La question revient à chaque conclave, dès que la fumée blanche s’élève au-dessus de la chapelle Sixtine : qui est le dernier pape français ? La réponse tient en un nom que les manuels d’histoire de l’art connaissent bien, celui de Grégoire XI, né Pierre Roger de Beaufort, élu en 1370 et mort à Rome en 1378. Depuis sa disparition, aucun Français n’a plus ceint la tiare : cela fait plus de six siècles et demi. Mais ce pontificat n’est pas seulement une curiosité chronologique. Il referme l’un des chapitres les plus féconds de l’histoire de l’art sacré occidental, celui de la papauté d’Avignon, où se sont croisés les fresquistes italiens, les orfèvres parisiens, les enlumineurs bolonais et les tailleurs de pierre du Midi. Comprendre qui fut le dernier pape français, c’est donc parcourir un siècle où la cour pontificale a déplacé le centre de gravité artistique de l’Europe des bords du Tibre aux rives du Rhône.
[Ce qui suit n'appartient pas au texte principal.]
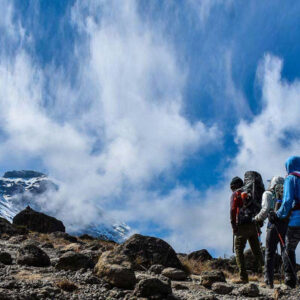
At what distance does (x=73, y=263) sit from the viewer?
673 cm

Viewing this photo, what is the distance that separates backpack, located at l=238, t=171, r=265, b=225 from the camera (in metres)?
7.68

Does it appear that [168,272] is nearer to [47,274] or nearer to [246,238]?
[246,238]

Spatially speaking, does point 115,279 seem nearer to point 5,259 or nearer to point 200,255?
point 5,259

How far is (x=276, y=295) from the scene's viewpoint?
5070 mm

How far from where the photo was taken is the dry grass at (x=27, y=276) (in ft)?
18.3

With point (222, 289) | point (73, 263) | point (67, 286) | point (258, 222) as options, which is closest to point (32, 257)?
point (73, 263)

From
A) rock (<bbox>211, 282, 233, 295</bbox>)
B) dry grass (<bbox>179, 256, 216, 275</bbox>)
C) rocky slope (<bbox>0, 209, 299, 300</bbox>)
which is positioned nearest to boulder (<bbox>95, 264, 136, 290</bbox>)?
rocky slope (<bbox>0, 209, 299, 300</bbox>)

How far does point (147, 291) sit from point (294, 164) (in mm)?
3624

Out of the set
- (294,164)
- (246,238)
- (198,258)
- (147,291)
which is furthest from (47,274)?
(198,258)

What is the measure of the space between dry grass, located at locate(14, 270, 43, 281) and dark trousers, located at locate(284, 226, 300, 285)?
4.32 metres

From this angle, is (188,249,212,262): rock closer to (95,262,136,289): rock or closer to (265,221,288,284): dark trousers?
(265,221,288,284): dark trousers

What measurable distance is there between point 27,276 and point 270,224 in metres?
4.66

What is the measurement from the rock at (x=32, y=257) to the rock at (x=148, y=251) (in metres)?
2.00

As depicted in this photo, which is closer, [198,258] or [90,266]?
[90,266]
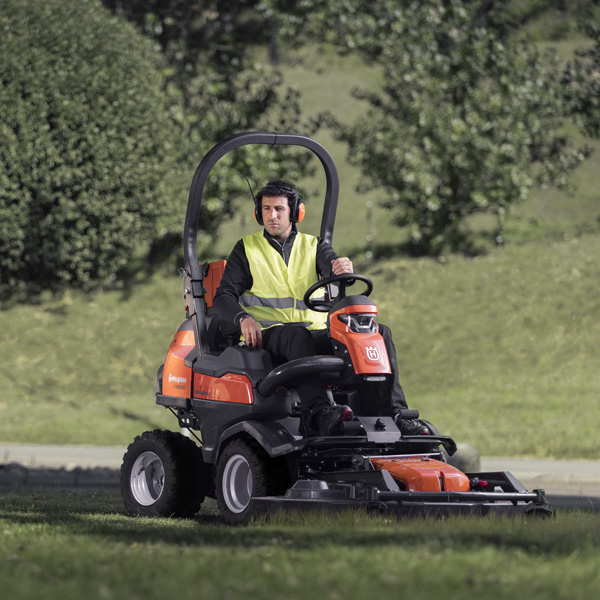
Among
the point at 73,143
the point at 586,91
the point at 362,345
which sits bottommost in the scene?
the point at 362,345

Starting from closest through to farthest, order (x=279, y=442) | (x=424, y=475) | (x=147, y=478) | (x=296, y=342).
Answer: (x=424, y=475) → (x=279, y=442) → (x=296, y=342) → (x=147, y=478)

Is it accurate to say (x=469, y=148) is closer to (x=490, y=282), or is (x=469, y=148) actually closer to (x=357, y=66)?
(x=490, y=282)

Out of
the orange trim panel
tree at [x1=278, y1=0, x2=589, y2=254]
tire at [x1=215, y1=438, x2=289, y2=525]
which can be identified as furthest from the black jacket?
tree at [x1=278, y1=0, x2=589, y2=254]

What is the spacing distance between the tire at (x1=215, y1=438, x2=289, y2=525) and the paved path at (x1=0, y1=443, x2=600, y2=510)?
5.21 metres

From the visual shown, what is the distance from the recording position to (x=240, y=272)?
810 cm

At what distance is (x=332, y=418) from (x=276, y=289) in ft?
4.77

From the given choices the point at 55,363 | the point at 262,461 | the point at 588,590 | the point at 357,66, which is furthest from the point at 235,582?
the point at 357,66

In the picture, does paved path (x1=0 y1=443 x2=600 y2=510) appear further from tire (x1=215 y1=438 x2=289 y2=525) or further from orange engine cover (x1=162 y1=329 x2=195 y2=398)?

Grégoire XI, le dernier pape français : une identité précise
Pierre Roger de Beaufort naît vers 1329 au château de Maumont, en Limousin, dans une famille de la petite noblesse corrézienne qui a déjà donné un pape à l’Église. Son oncle, Pierre Roger, a en effet régné sous le nom de Clément VI de 1342 à 1352, et c’est lui qui fait de son neveu un cardinal-diacre à l’âge de dix-neuf ans à peine. Ce népotisme, choquant pour nos catégories modernes, relève à l’époque d’une logique de gouvernement : la papauté avignonnaise s’appuie sur des réseaux familiaux méridionaux dont la fidélité est jugée plus sûre que celle des grandes maisons romaines. Le jeune cardinal ne se contente cependant pas de cette promotion accélérée. Il étudie le droit canonique à Pérouse auprès de Baldo degli Ubaldi, l’un des juristes les plus réputés du siècle, et acquiert une réputation de finesse intellectuelle qui contraste avec le faste ostentatoire de son oncle. Élu le 30 décembre 1370 au terme d’un conclave éclair d’à peine deux jours, il prend le nom de Grégoire XI et devient le septième et dernier pape de la période avignonnaise.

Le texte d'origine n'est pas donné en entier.